Belfort : ce que l’État apporte aux collectivités

Depuis des années – et cela nous renvoie même au siècle dernier – les collectivités locales de droite comme de gauche se plaignent des baisses de financement de l’État. La préfète du Territoire de Belfort, Sophie Elizéon, a fait un état des lieux du soutien de l’État aux collectivités. Avec une lecture évidemment différente de celle des élus : les chiffres qu’elle donne tendent à montrer, après une période de baisse, un maintien des aides de l’État.

Le déficit des dépenses publiques revient régulièrement dans les débats politiques. Et les responsables des exécutifs (présidents de Département, de communauté de communes, maires) se plaignent régulièrement de l’État qui baisse ses aides, notamment la DGF (dotation globale de fonctionnement), réduisant ainsi leur capacités financières, donc leur capacité d’actions.
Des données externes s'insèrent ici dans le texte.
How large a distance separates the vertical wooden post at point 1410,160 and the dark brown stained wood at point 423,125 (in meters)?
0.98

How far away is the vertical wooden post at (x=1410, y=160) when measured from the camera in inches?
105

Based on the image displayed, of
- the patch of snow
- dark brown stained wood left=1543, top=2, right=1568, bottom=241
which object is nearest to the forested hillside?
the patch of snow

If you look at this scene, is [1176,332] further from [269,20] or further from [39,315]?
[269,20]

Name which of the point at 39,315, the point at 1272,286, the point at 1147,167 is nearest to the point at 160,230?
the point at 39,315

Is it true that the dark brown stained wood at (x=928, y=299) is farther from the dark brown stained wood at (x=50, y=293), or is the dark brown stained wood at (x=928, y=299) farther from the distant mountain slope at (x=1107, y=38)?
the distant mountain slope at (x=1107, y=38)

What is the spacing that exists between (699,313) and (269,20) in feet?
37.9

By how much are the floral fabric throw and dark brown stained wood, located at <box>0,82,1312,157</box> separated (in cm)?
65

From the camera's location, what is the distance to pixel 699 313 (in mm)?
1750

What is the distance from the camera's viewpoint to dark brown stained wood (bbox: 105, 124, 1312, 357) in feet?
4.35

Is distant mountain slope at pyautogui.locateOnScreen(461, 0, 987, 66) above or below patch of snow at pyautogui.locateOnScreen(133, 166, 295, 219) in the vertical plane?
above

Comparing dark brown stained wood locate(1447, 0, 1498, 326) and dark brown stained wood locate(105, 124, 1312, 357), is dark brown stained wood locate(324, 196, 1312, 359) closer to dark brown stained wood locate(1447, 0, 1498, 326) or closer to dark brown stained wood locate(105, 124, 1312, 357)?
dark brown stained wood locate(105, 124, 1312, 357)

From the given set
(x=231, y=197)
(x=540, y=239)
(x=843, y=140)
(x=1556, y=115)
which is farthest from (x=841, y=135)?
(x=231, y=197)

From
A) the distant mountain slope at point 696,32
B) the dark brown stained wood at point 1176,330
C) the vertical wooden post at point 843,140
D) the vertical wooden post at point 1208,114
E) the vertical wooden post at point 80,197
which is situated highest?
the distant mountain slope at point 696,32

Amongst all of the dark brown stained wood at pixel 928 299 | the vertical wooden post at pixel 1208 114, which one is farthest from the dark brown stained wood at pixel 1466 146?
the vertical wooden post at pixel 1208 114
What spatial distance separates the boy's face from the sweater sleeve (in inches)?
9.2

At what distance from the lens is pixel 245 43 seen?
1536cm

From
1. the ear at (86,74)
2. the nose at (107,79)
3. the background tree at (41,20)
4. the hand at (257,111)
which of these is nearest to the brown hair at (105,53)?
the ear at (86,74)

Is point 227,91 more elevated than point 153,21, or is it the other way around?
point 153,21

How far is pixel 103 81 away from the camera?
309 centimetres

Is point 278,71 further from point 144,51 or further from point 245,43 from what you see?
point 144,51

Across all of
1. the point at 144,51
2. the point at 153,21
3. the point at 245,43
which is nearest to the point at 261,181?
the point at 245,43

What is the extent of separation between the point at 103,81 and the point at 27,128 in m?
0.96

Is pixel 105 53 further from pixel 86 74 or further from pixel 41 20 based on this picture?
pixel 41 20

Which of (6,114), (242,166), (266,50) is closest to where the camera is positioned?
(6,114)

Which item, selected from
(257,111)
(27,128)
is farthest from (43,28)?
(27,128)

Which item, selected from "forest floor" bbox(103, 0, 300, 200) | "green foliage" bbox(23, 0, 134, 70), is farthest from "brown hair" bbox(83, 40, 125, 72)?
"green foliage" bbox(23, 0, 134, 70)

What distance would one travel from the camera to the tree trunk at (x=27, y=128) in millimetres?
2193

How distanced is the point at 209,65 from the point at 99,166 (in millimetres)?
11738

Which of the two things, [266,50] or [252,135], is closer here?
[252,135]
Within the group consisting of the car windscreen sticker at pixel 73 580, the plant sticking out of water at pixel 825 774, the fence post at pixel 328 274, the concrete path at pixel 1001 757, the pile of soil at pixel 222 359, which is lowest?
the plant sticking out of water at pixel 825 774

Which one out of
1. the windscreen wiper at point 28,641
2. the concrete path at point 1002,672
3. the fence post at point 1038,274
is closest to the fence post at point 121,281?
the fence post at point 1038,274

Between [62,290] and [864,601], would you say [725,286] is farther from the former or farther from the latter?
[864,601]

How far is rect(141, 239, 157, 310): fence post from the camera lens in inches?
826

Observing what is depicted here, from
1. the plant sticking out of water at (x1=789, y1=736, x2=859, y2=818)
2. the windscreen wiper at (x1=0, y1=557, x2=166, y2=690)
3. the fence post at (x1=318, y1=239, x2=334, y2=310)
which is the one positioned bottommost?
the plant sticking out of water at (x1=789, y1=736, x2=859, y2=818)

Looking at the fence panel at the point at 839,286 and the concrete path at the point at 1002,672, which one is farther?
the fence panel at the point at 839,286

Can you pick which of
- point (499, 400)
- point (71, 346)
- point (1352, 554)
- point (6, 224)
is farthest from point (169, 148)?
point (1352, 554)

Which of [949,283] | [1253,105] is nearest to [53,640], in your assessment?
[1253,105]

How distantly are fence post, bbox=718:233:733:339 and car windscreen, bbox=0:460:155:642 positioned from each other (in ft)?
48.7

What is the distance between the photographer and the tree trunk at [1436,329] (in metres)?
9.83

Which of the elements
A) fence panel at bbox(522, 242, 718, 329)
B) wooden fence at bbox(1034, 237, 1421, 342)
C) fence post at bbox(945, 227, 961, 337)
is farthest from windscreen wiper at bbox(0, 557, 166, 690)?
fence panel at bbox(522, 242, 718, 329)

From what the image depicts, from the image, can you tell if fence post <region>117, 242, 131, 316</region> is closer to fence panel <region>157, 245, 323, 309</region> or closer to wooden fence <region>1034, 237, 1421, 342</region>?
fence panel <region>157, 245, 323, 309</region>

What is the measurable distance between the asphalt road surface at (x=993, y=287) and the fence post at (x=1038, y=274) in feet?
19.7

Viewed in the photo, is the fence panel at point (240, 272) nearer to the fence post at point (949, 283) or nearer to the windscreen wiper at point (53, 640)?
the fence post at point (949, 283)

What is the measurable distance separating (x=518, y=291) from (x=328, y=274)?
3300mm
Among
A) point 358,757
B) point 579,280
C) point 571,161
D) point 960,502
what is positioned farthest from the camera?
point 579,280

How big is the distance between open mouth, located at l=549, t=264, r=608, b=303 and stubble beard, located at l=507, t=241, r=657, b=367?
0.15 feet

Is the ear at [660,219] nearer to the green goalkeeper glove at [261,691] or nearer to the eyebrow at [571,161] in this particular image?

Lors d’une rencontre avec la presse, ce mardi 11 décembre, la préfète du territoire de Belfort a fait le point sur les concours financiers dans le Département. Avec tout d’abord un élément de contexte national : des économies sont demandées à toutes les administrations publiques entre 2018 et 2022, à hauteur de 50 milliards d’euros. L’effort se veut proportionnel à la part de chacun dans la dépense publique : 50 % pour les organismes de sécurité sociale, 30 % pour l’État et 16 % pour les collectivités locales. « Pour les collectivités locales, cet objectif sera réalisé sans baisse de la dotation globale de fonctionnement versée aux collectivités locales, contrairement à la précédente mandature », c’est-à-dire pour la loi de programmation des finances publiques 2018-2022, indique le dossier de presse de la préfecture. Ainsi, la préfecture souligne que si la DGF du conseil départemental a bien baissé de 28,88 % entre 2013 et 2017, elle ne baisse que de 0,57 % entre 2017 et 2018.

La dotation d'équipement aux territoires ruraux augmente de 82 %

L’État a proposé à 322 collectivités, dont la Ville de Belfort et le conseil départemental du Territoire de Belfort, de contractualiser la régulation de leurs dépenses, avec pour contrepartie un meilleur accès aux aides à l’investissement. Ces deux collectivités n’ont pas souhaité s’engager dans cette contractualisation. La préfète a donc pris un arrêté qui fixe l’évolution de la hausse du budget de fonctionnement à 1,22 % pour le Département et à 1,3 % pour la Ville. En cas de contractualisation, des mécanismes de rattrapage étaient prévus en cas « d’éléments exceptionnels », comme des changement de compétences ou la prise en charge des mineurs non accompagnés. En revanche, aucun mécanisme n’est prévu quant à l’inflation ou la hausse des prix de l’essence.

Voilà pour le fonctionnement. Côté investissements, la préfecture indique que « les dotations de soutien à l’investissement local qui représentent plus de 1,8 milliard en 2018 ont augmenté de plus de 100 % depuis 2015 ». La DTER, dotation d’équipement des territoires ruraux a augmenté de 82 % entre 2014 et 2018 dans le territoire de Belfort, passant de 1,163 million d’euros à 2,120 millions. La dotation de soutien à l’investissement local (DSIL), quant à elle, est en hausse de 2,77 % entre 2017 et 2018, selon les chiffres communiqués par la préfecture. Enfin, l’État apporte une aide complémentaire dans le cadre de la lutte contre la pauvreté et la prise en charge des mineurs non accompagnés. Un protocole est en cours de négociation entre les services de la préfecture et ceux du département du Territoire de Belfort, pour déterminer quelle sera sa déclinaison à l’échelon local. A l’échelon national, l’enveloppe est de 250 millions en 2019 pour la lutte contra la pauvreté et de 141 millions pour l’accueil des mineurs non accompagnés.